Весной они встретились на полпути от Слуцка до Минска. Добров и ехавшие с ним всадники были запорошены мартовским липучим снегом, и Яков Иванович не сразу узнал его, но, приглядевшись, остановил «газик» и окликнул конного:
– Иван Кузьмич?
Всадник поднял руку, приказывая следовавшим за ним остановиться, и резко повернулся к Железнову. С бурки большими хлопьями посыпался на землю снег.
– Здорово! Куда путь держишь? – приветствовал его Яков Иванович.
Лицо Доброва было мрачнее тучи.
– Куда? Да в штаб округа!.. – И Добров длинно, с кавалерийским вывертом выругался.
– Чего ради?
– Да вот кавалерийскую дивизию в мотострелковую превращают. Конника в «пяхоту» переделывают. – Он презрительно усмехнулся, выговаривая «в пяхоту», сдернул с головы папаху и шлепнул ею по голенищу, обдав Железнова мокрым снегом.

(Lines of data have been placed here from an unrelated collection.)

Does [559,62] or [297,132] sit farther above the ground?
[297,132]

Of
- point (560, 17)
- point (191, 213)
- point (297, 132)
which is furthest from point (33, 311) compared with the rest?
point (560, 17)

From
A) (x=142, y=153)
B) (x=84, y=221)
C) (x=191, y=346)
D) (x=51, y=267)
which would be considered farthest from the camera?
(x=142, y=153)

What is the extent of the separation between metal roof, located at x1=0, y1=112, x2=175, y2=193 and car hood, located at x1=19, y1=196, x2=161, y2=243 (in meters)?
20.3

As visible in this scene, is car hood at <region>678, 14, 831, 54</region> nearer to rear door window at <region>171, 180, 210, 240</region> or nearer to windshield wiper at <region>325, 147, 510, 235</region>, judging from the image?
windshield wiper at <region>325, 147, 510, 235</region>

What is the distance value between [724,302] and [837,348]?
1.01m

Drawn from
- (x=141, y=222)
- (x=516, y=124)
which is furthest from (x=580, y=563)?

Конь вздрогнул и подался вперед, но Добров сдержал его и, хлопая по мокрой, дымящейся паром шее коня, ласково приговаривал:
– Ну, ну! Что ты, дурак, шарахаешься? Никому тебя не отдам!..

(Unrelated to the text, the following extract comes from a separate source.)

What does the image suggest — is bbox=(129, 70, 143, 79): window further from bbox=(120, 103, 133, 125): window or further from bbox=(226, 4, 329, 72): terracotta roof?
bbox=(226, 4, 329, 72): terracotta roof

– И зачем же в такую даль на коне?
– Затем, что коня ни на что не променяю!
Яков Иванович начал было развивать перед этим заядлым кавалеристом мысль о том, что теперь век моторов и рано или поздно слезать с коня придется, но Добров сокрушенно покачал головой:
– Хороший ты был, Железнов, до академии командир, а теперь – никуда!.. Набекрень она тебе мозги поставила. Не от души, а от учености говоришь. Душу конника тебе не понять! – И, выругавшись по своему обыкновению, добавил: – Это ты мог легко расстаться со своей специальностью сапера… А конник коня и клинок не променяет на паршивый гудок. – Он ткнул пальцем в сторону машины, шевельнул поводом, качнулся в седле, и конь послушно пошел рысцой…
Вспомнив об этой встрече, Яков Иванович невольно про себя назвал Доброва чудаком.
Из коридора снова загрохотал его голос: «Замундштучить – и пойдет. Да не только пойдет, а и запляшет!»
Зеркальная дверь отползла в сторону, и в проеме появился ослепленный лучами солнца широкоплечий, стройный Добров.
– Иван Кузьмич, здравствуй! – приветствовал его Яков Иванович.
Добров вначале смутился, не разглядев, кто его окликает, и, прикрываясь от яркого солнца ладонью, подошел почти вплотную.